• Task statement:
Everything in the records below from the line containing "2018旗津黑沙玩艺节" through the line containing "011-746-1181" is to be reproduced exactly, those two lines included; no picture is to be copied.

• Records for the exercise:
☆ ☆ ☆ ☆ ☆ ☆ ☆
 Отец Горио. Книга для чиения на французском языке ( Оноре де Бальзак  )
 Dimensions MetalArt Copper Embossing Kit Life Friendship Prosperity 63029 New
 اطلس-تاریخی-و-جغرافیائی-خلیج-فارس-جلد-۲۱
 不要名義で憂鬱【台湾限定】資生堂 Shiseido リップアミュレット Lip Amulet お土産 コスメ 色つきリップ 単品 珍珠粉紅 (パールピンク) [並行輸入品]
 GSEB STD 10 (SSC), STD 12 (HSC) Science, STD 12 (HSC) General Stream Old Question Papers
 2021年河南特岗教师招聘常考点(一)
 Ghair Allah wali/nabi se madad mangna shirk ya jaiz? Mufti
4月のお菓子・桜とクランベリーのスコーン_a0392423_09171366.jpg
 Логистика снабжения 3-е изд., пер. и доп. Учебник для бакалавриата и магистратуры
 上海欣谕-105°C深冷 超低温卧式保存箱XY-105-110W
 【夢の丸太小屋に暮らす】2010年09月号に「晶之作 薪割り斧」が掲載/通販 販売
☆ ☆ ☆ ☆ ☆ ☆ ☆
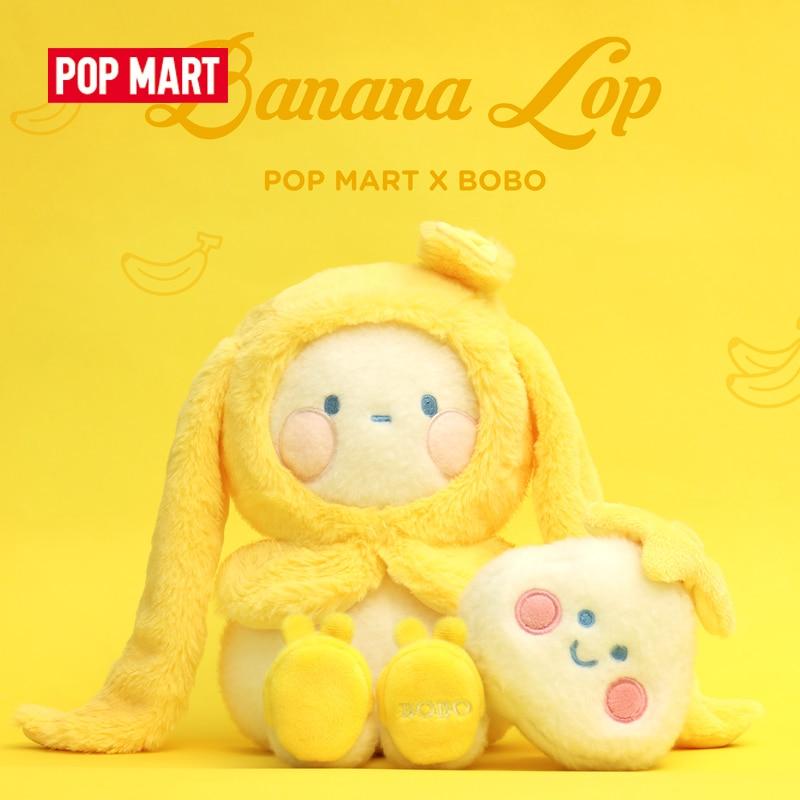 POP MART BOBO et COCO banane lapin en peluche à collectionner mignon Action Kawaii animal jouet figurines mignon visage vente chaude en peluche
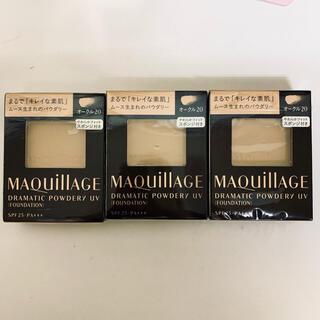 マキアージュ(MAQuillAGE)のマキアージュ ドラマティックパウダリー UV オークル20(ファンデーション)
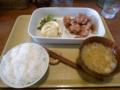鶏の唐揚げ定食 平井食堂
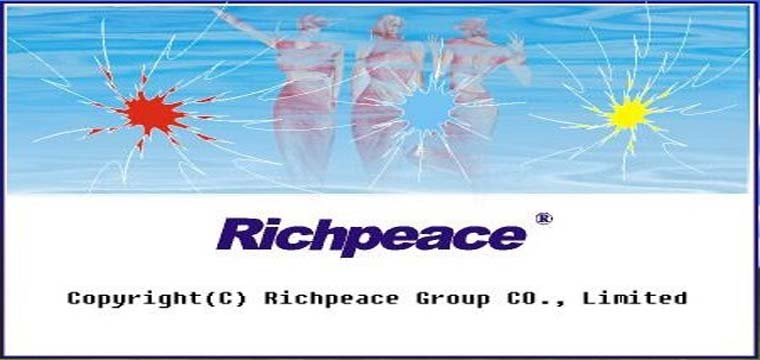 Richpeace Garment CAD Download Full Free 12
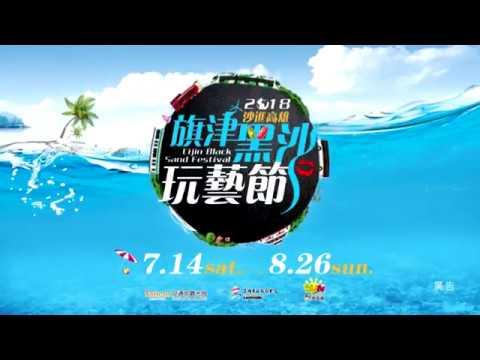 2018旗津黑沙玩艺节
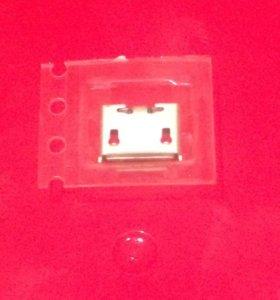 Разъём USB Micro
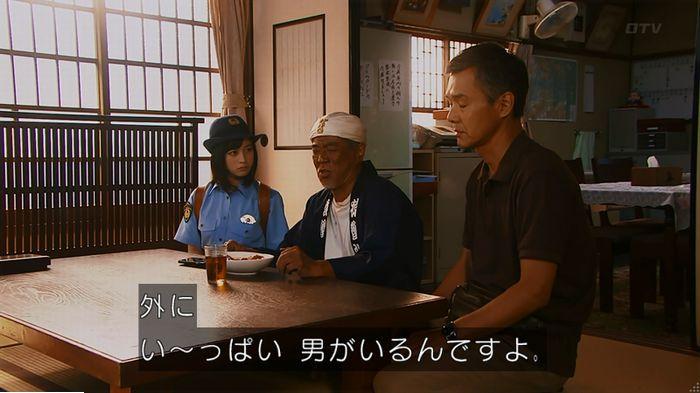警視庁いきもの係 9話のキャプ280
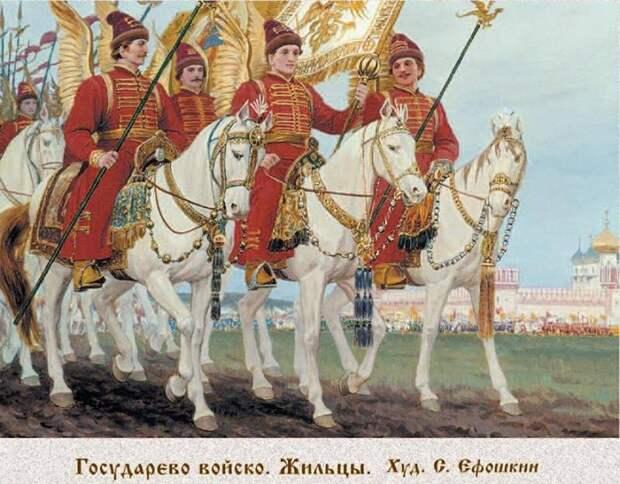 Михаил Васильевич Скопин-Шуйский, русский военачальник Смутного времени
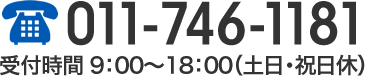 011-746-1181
☆ ☆ ☆ ☆ ☆ ☆ ☆
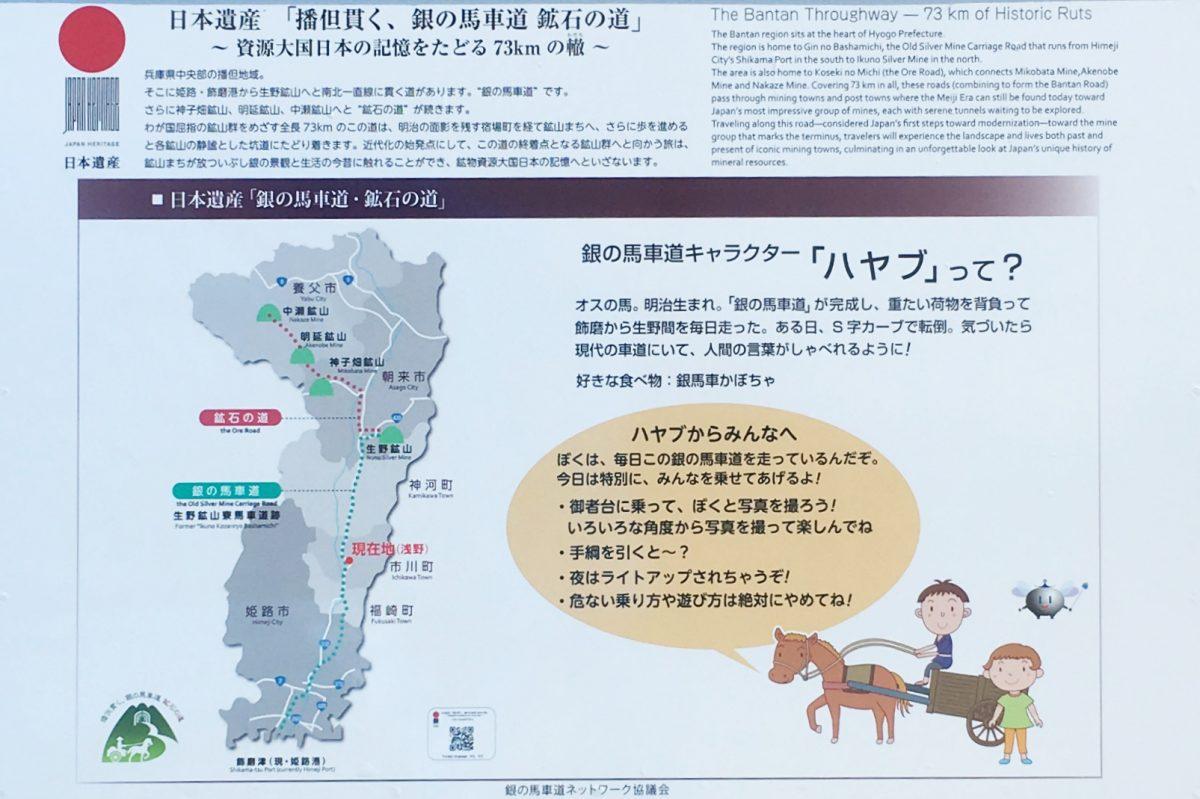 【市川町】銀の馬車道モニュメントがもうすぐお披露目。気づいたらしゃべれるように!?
☆ ☆ ☆ ☆ ☆ ☆ ☆
• Answer:
 2018旗津黑沙玩艺节
 Разъём USB Micro
警視庁いきもの係 9話のキャプ280
 Михаил Васильевич Скопин-Шуйский, русский военачальник Смутного времени
 011-746-1181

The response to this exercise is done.